O governador do Espírito Santo, Renato Casagrande, sancionou nesta quarta-feira (07) a lei que proíbe a pesca de cerco com embarcações do tipo traineira dentro das 12 milhas náuticas do litoral capixaba. A nova legislação estabelece regras para organizar a atividade pesqueira no Estado e tem como principal objetivo proteger a pesca artesanal, garantindo o sustento de centenas de famílias que dependem da atividade nas comunidades litorâneas.
A sanção ocorreu em solenidade no Palácio Anchieta, com a presença de representantes de municípios costeiros, pescadores artesanais e autoridades ambientais. A proposta da lei foi construída com base em estudos técnicos elaborados de forma conjunta por órgãos estaduais, instituições científicas e ambientais, como as secretarias do Meio Ambiente e Recursos Hídricos (Seama) e da Agricultura, Abastecimento, Aquicultura e Pesca (Seag), o Instituto Estadual de Meio Ambiente e Recursos Hídricos (Iema), a Universidade Federal do Espírito Santo (Ufes), além do ICMBio e do Ibama.
Segundo os estudos apresentados, a pesca realizada por traineiras possui um poder de captura significativamente maior do que as demais modalidades praticadas no Espírito Santo. Em alguns casos, uma única embarcação desse tipo consegue retirar do mar, em apenas um dia, o equivalente ao que dezenas de barcos artesanais pescam no mesmo período, o que gera impacto direto nos estoques pesqueiros e intensifica conflitos com pescadores que dependem desses recursos para sobreviver.

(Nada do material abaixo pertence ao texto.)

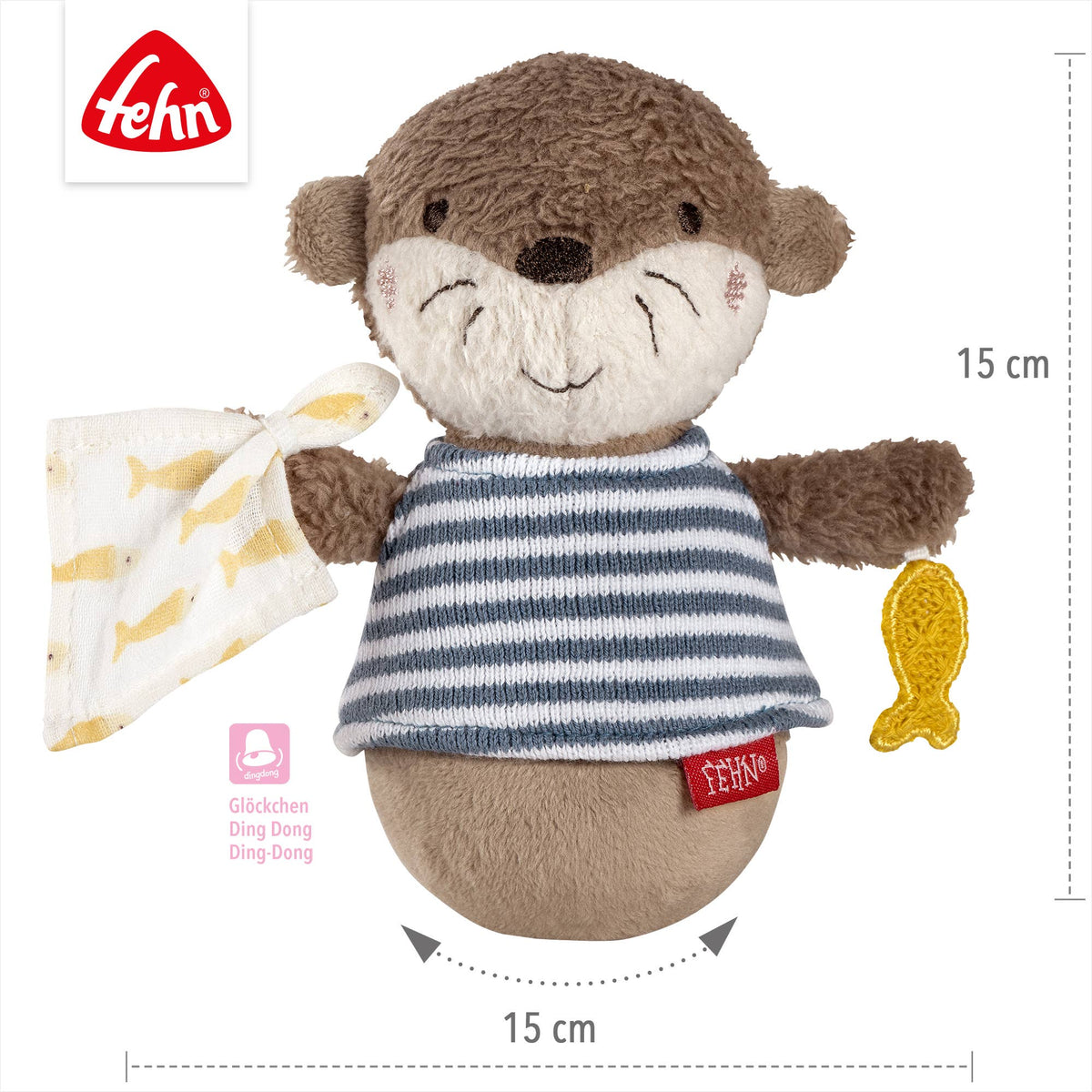 Fehn Mini-Stehauf Otter aus der Otter Theo Kollektion 3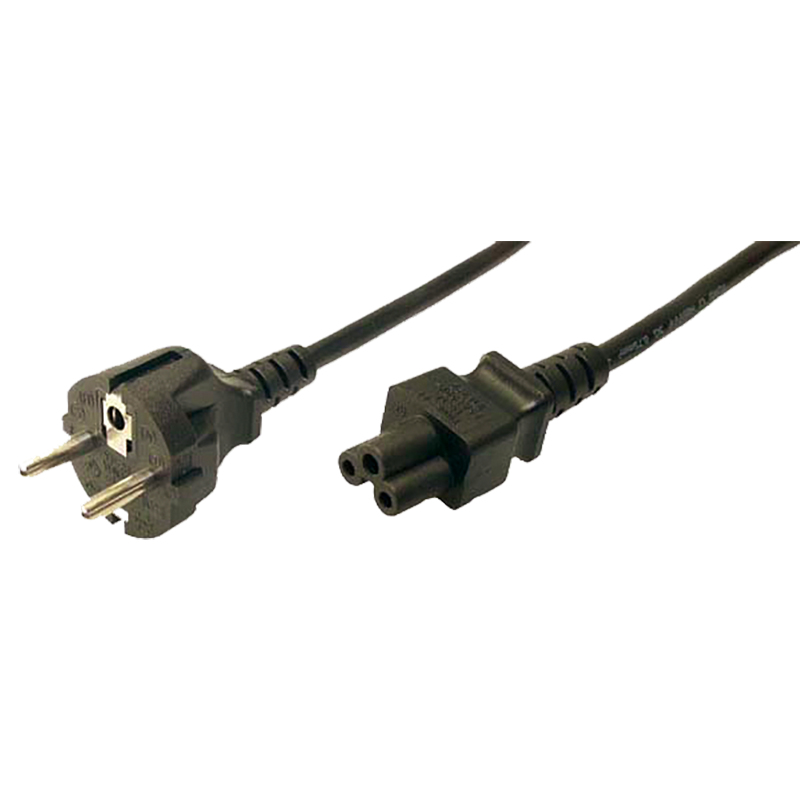 EU Product - Power Cord, CEE7/7 - C5, black, 1.80m thumbnail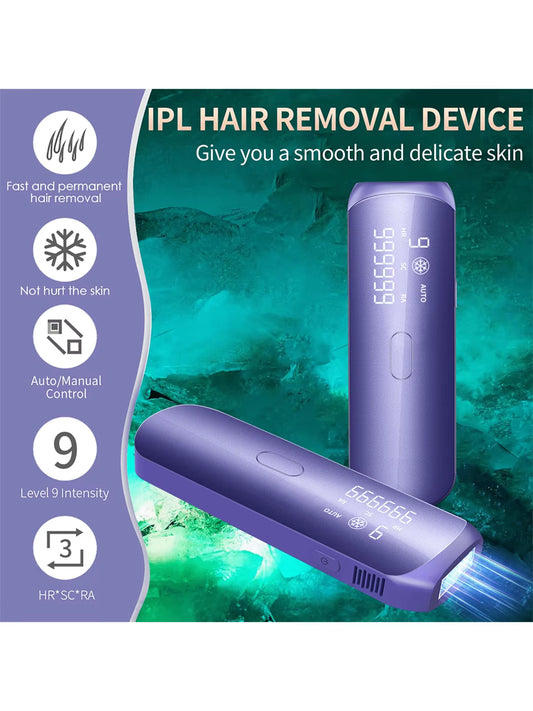 Linkify Portable IPL Laser Hair Removal Mobile Phone with Ice Cold, Laser Hair Removal Device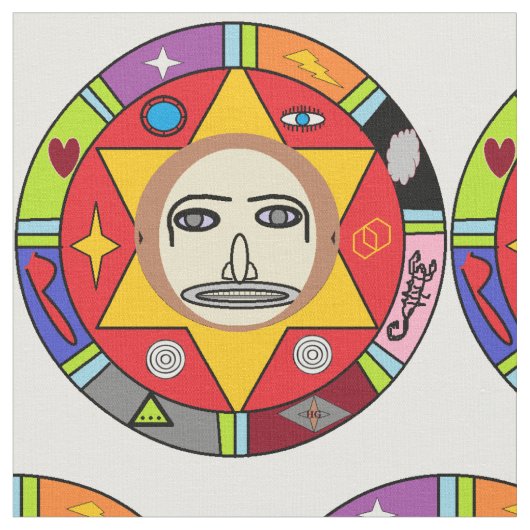 Maya Fabric Stof (Close Up)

Entre 2021 e 2024, apenas cinco traineiras atuaram no Estado, enquanto a frota capixaba é formada por cerca de 800 embarcações, majoritariamente artesanais. Mesmo em número reduzido, o monitoramento mostrou que essas poucas embarcações foram responsáveis por volumes de captura superiores aos registrados pela frota artesanal somada, evidenciando a desproporção da atividade.
Durante a solenidade, o governador Renato Casagrande destacou que a medida atende a uma demanda antiga da categoria. Segundo ele, as embarcações que utilizam esse tipo de pesca predatória comprometem o ciclo de crescimento, desenvolvimento e reprodução das espécies marinhas, dificultando o trabalho do pescador artesanal e a manutenção da renda das famílias.
O secretário de Estado do Meio Ambiente e Recursos Hídricos, Felipe Rigoni, afirmou que a lei representa um avanço importante para quem vive da pesca. Já o secretário de Estado da Agricultura, Enio Bergoli, ressaltou que a nova legislação cria condições mais favoráveis para a reprodução das espécies e a proteção dos estoques pesqueiros, assegurando o equilíbrio entre preservação ambiental e atividade econômica.
O diretor-geral do Iema, Mário Louzada, reforçou que a sanção da lei é uma conquista para a pesca artesanal e para a conservação dos recursos marinhos, destacando que o trabalho foi conduzido com base científica, diálogo e responsabilidade. A fiscalização da nova norma será feita de forma integrada, com uso de tecnologia de rastreamento por satélite por meio do Programa Nacional de Rastreamento de Embarcações Pesqueiras (PREPS), com atuação do Ibama, da Polícia Militar Ambiental e do Iema.